Última Atualização: 15-10-2004
Ref. Bibliograf: Liv 02 Liv 20

FONTE:http://www.psicosite.com.br/tra/inf/conduta.htm

sábado, 12 de março de 2011

TRANSTORNO BIPOLAR



Como categorizado pelo DSM-IV e pelo CID-10, o transtorno bipolar ou distúrbio bipolar é uma forma de transtorno de humor caracterizado pela variação extrema do humor entre uma fase maníaca ou hipomaníaca, hiperatividade e grande imaginação, e uma fase de depressão, inibição, lentidão para conceber e realizar ideias, e ansiedade ou tristeza. Juntos estes sintomas são comumente conhecidos como depressão maníaca.
Origem: Wikipédia, a enciclopédia livre.


TRANSTORNO BIPOLAR DO HUMOR
(PSICOSE MANÍACO-DEPRESSIVA)
Sinônimos e nomes relacionados:

Psicose maníaco-depressiva, transtorno ou doença afetivo bipolar, incluindo tipos específicos de doenças ou transtornos do humor, como ciclotimia, hipomania e transtorno misto do humor.

O que é a doença bipolar do humor:
O Transtorno Bipolar do Humor, antigamente denominado de psicose maníaco-depressiva, é caracterizado por oscilações ou mudanças cíclicas de humor. Estas mudanças vão desde oscilações normais, como nos estados de alegria e tristeza, até mudanças patológicas acentuadas e diferentes do normal, como episódios de MANIA, HIPOMANIA, DEPRESSÃO e MISTOS. É uma doença de grande impacto na vida do paciente, de sua família e sociedade, causando prejuízos freqüentemente irreparáveis em vários setores da vida do indivíduo, como nas finanças, saúde, reputação, além do sofrimento psicológico. É relativamente comum, acometendo aproximadamente 8 a cada 100 indivíduos, manifestando-se igualmente em mulheres e homens.
O que causa a doença bipolar do humor:
A base da causa para a doença bipolar do humor não é inteiramente conhecida, assim como não o é para os demais distúrbios do humor.
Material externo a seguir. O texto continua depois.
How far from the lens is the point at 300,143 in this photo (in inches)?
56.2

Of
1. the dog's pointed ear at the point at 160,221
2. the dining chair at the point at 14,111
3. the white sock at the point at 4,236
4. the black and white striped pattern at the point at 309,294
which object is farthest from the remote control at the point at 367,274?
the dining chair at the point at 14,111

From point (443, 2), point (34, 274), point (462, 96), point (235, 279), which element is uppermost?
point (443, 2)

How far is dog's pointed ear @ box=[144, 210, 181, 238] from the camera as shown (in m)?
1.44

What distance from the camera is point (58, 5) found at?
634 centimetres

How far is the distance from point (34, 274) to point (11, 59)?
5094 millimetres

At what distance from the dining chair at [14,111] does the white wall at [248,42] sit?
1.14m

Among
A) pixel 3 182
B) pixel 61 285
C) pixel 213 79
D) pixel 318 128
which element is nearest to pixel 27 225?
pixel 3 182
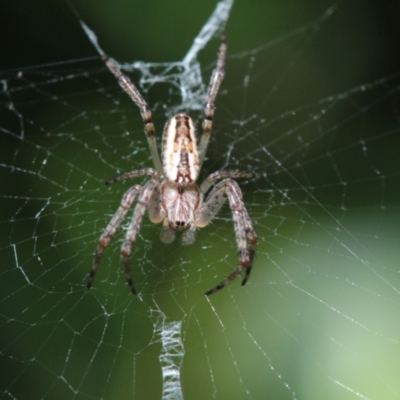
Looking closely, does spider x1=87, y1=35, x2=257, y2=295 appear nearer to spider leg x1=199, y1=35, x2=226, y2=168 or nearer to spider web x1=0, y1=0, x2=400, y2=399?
spider leg x1=199, y1=35, x2=226, y2=168

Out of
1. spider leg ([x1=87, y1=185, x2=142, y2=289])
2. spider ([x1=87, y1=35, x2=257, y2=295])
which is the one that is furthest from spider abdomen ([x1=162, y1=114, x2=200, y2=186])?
spider leg ([x1=87, y1=185, x2=142, y2=289])

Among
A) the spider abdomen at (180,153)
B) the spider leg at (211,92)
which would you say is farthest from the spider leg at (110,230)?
the spider leg at (211,92)

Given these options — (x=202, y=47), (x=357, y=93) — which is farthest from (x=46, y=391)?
(x=357, y=93)

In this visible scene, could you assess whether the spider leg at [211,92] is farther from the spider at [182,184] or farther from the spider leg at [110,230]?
the spider leg at [110,230]

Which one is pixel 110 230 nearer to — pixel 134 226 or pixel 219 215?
pixel 134 226

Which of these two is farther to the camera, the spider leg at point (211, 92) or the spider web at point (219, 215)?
the spider leg at point (211, 92)

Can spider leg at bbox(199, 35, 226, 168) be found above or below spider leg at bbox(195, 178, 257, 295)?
above

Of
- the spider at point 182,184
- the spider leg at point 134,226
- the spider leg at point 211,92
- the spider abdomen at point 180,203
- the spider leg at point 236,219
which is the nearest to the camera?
the spider leg at point 134,226
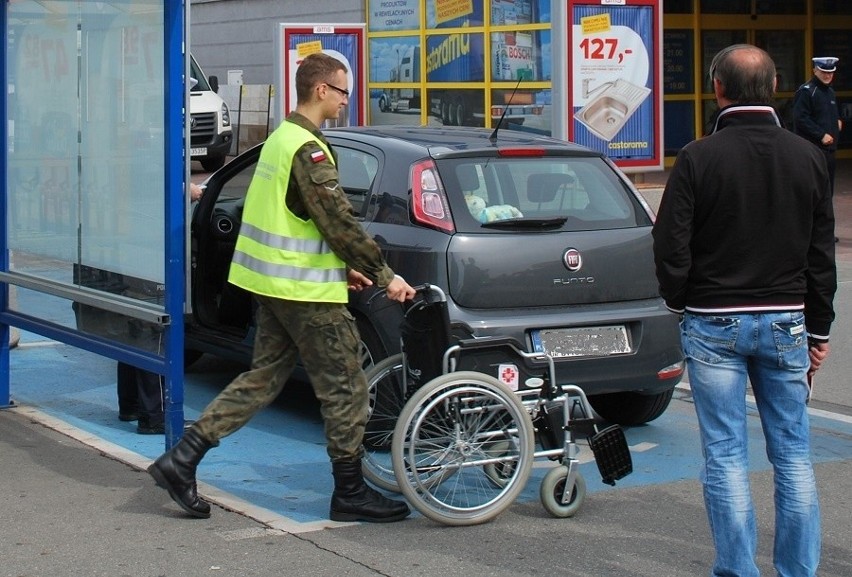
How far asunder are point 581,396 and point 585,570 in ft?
3.03

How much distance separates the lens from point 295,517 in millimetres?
5461

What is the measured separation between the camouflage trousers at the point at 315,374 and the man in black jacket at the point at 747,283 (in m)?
1.49

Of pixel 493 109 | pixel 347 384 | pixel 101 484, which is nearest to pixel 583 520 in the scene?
pixel 347 384

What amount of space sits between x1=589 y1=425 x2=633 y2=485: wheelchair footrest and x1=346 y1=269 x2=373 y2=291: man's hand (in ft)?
3.46

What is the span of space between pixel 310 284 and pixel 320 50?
10.5 metres

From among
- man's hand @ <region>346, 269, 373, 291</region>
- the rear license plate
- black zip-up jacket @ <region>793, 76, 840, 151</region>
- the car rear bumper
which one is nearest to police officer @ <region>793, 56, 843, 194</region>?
black zip-up jacket @ <region>793, 76, 840, 151</region>

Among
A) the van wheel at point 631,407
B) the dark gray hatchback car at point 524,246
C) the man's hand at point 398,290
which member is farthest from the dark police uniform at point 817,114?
the man's hand at point 398,290

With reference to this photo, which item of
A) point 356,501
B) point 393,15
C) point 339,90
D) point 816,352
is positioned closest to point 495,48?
point 393,15

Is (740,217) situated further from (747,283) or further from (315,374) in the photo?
(315,374)

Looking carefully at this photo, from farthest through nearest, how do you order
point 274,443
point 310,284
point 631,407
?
point 631,407 → point 274,443 → point 310,284

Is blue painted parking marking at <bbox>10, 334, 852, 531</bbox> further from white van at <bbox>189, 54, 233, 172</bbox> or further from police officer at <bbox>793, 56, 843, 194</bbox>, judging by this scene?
white van at <bbox>189, 54, 233, 172</bbox>

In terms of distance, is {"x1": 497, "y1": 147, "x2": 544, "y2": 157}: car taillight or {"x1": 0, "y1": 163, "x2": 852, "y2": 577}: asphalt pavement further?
{"x1": 497, "y1": 147, "x2": 544, "y2": 157}: car taillight

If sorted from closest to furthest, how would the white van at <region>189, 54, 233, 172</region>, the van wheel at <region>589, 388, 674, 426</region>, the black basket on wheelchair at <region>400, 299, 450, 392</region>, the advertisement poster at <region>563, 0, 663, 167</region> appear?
the black basket on wheelchair at <region>400, 299, 450, 392</region>, the van wheel at <region>589, 388, 674, 426</region>, the advertisement poster at <region>563, 0, 663, 167</region>, the white van at <region>189, 54, 233, 172</region>

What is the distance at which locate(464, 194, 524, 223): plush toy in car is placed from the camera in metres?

Sabe-se que os fatores biológicos (relativos a neurotransmissores cerebrais), genéticos, sociais e psicológicos somam-se no desencadeamento da doença. Em geral, os fatores genéticos e biológicos podem determinar como o indivíduo reage aos estressores psicológicos e sociais, mantendo a normalidade ou desencadeando doença. O transtorno bipolar do humor tem uma importante característica genética, de modo que a tendência familiar à doença pode ser observada.
Como se manifesta a doença bipolar do humor:
Pode iniciar na infância, geralmente com sintomas como irritabilidade intensa, impulsividade e aparentes “tempestades afetivas”. Um terço dos indivíduos manifestará a doença na adolescência e quase dois terços, até os 19 anos de idade, com muitos casos de mulheres podendo ter início entre os 45 e 50 anos. Raramente começa acima dos 50 anos, e quando isso acontece, é importante investigar outras causas.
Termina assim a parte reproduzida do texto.